─── PROVIDED DATA ───
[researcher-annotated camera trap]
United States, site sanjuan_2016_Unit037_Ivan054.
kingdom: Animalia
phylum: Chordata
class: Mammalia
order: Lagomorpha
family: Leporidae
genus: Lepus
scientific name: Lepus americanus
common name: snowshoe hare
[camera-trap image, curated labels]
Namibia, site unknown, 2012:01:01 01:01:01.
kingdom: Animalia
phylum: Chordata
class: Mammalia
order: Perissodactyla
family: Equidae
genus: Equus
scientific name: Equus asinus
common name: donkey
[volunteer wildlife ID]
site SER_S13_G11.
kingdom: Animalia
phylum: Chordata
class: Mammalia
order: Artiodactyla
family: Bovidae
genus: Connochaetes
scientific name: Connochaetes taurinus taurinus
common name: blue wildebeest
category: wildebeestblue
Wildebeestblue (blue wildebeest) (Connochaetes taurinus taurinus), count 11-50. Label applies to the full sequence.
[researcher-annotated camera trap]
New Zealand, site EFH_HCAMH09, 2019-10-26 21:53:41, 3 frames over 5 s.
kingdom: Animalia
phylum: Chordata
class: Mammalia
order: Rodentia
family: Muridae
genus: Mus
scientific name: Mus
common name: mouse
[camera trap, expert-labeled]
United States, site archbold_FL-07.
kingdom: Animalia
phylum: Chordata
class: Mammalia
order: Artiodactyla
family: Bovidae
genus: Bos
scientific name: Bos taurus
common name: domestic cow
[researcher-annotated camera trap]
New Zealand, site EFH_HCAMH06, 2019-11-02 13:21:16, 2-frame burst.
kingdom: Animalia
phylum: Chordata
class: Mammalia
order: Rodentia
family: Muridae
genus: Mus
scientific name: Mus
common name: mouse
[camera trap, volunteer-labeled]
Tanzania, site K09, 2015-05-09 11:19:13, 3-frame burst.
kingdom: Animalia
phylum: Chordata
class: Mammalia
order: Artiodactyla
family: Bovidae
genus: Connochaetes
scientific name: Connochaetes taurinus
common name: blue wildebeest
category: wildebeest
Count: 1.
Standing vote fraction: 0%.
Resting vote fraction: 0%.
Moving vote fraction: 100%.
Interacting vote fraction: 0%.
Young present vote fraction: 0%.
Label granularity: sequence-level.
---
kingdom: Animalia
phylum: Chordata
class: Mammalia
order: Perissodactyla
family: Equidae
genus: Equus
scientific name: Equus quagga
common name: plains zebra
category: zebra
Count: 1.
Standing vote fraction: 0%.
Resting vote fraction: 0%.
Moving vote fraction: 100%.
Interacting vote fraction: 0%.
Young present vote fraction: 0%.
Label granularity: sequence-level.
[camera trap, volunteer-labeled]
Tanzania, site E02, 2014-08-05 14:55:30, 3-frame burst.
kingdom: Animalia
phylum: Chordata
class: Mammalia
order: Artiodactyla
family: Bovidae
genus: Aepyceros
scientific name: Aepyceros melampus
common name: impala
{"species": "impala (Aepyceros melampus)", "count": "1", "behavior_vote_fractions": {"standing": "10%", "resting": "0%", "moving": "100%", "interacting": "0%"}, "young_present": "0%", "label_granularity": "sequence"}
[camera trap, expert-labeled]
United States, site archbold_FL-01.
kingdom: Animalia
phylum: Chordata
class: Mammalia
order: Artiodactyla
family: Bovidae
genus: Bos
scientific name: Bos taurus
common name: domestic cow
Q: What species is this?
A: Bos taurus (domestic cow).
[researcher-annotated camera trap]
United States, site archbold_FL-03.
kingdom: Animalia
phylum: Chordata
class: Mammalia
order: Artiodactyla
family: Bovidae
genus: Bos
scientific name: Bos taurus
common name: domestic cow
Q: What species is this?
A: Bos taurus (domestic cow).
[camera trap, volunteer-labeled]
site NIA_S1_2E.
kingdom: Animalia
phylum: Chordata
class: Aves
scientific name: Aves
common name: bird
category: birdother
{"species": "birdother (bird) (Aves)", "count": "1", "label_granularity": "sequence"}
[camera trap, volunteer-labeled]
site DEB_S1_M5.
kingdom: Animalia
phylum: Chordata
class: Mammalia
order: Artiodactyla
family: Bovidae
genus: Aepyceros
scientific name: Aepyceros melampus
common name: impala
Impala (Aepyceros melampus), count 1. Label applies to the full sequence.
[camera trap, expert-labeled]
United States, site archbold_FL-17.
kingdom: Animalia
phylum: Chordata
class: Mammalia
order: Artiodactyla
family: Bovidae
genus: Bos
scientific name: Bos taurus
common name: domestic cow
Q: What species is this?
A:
───
The whole of the data above must be given again, unaltered and complete.

[researcher-annotated camera trap]
United States, site sanjuan_2016_Unit037_Ivan054.
kingdom: Animalia
phylum: Chordata
class: Mammalia
order: Lagomorpha
family: Leporidae
genus: Lepus
scientific name: Lepus americanus
common name: snowshoe hare
[camera-trap image, curated labels]
Namibia, site unknown, 2012:01:01 01:01:01.
kingdom: Animalia
phylum: Chordata
class: Mammalia
order: Perissodactyla
family: Equidae
genus: Equus
scientific name: Equus asinus
common name: donkey
[volunteer wildlife ID]
site SER_S13_G11.
kingdom: Animalia
phylum: Chordata
class: Mammalia
order: Artiodactyla
family: Bovidae
genus: Connochaetes
scientific name: Connochaetes taurinus taurinus
common name: blue wildebeest
category: wildebeestblue
Wildebeestblue (blue wildebeest) (Connochaetes taurinus taurinus), count 11-50. Label applies to the full sequence.
[researcher-annotated camera trap]
New Zealand, site EFH_HCAMH09, 2019-10-26 21:53:41, 3 frames over 5 s.
kingdom: Animalia
phylum: Chordata
class: Mammalia
order: Rodentia
family: Muridae
genus: Mus
scientific name: Mus
common name: mouse
[camera trap, expert-labeled]
United States, site archbold_FL-07.
kingdom: Animalia
phylum: Chordata
class: Mammalia
order: Artiodactyla
family: Bovidae
genus: Bos
scientific name: Bos taurus
common name: domestic cow
[researcher-annotated camera trap]
New Zealand, site EFH_HCAMH06, 2019-11-02 13:21:16, 2-frame burst.
kingdom: Animalia
phylum: Chordata
class: Mammalia
order: Rodentia
family: Muridae
genus: Mus
scientific name: Mus
common name: mouse
[camera trap, volunteer-labeled]
Tanzania, site K09, 2015-05-09 11:19:13, 3-frame burst.
kingdom: Animalia
phylum: Chordata
class: Mammalia
order: Artiodactyla
family: Bovidae
genus: Connochaetes
scientific name: Connochaetes taurinus
common name: blue wildebeest
category: wildebeest
Count: 1.
Standing vote fraction: 0%.
Resting vote fraction: 0%.
Moving vote fraction: 100%.
Interacting vote fraction: 0%.
Young present vote fraction: 0%.
Label granularity: sequence-level.
---
kingdom: Animalia
phylum: Chordata
class: Mammalia
order: Perissodactyla
family: Equidae
genus: Equus
scientific name: Equus quagga
common name: plains zebra
category: zebra
Count: 1.
Standing vote fraction: 0%.
Resting vote fraction: 0%.
Moving vote fraction: 100%.
Interacting vote fraction: 0%.
Young present vote fraction: 0%.
Label granularity: sequence-level.
[camera trap, volunteer-labeled]
Tanzania, site E02, 2014-08-05 14:55:30, 3-frame burst.
kingdom: Animalia
phylum: Chordata
class: Mammalia
order: Artiodactyla
family: Bovidae
genus: Aepyceros
scientific name: Aepyceros melampus
common name: impala
{"species": "impala (Aepyceros melampus)", "count": "1", "behavior_vote_fractions": {"standing": "10%", "resting": "0%", "moving": "100%", "interacting": "0%"}, "young_present": "0%", "label_granularity": "sequence"}
[camera trap, expert-labeled]
United States, site archbold_FL-01.
kingdom: Animalia
phylum: Chordata
class: Mammalia
order: Artiodactyla
family: Bovidae
genus: Bos
scientific name: Bos taurus
common name: domestic cow
Q: What species is this?
A: Bos taurus (domestic cow).
[researcher-annotated camera trap]
United States, site archbold_FL-03.
kingdom: Animalia
phylum: Chordata
class: Mammalia
order: Artiodactyla
family: Bovidae
genus: Bos
scientific name: Bos taurus
common name: domestic cow
Q: What species is this?
A: Bos taurus (domestic cow).
[camera trap, volunteer-labeled]
site NIA_S1_2E.
kingdom: Animalia
phylum: Chordata
class: Aves
scientific name: Aves
common name: bird
category: birdother
{"species": "birdother (bird) (Aves)", "count": "1", "label_granularity": "sequence"}
[camera trap, volunteer-labeled]
site DEB_S1_M5.
kingdom: Animalia
phylum: Chordata
class: Mammalia
order: Artiodactyla
family: Bovidae
genus: Aepyceros
scientific name: Aepyceros melampus
common name: impala
Impala (Aepyceros melampus), count 1. Label applies to the full sequence.
[camera trap, expert-labeled]
United States, site archbold_FL-17.
kingdom: Animalia
phylum: Chordata
class: Mammalia
order: Artiodactyla
family: Bovidae
genus: Bos
scientific name: Bos taurus
common name: domestic cow
Q: What species is this?
A:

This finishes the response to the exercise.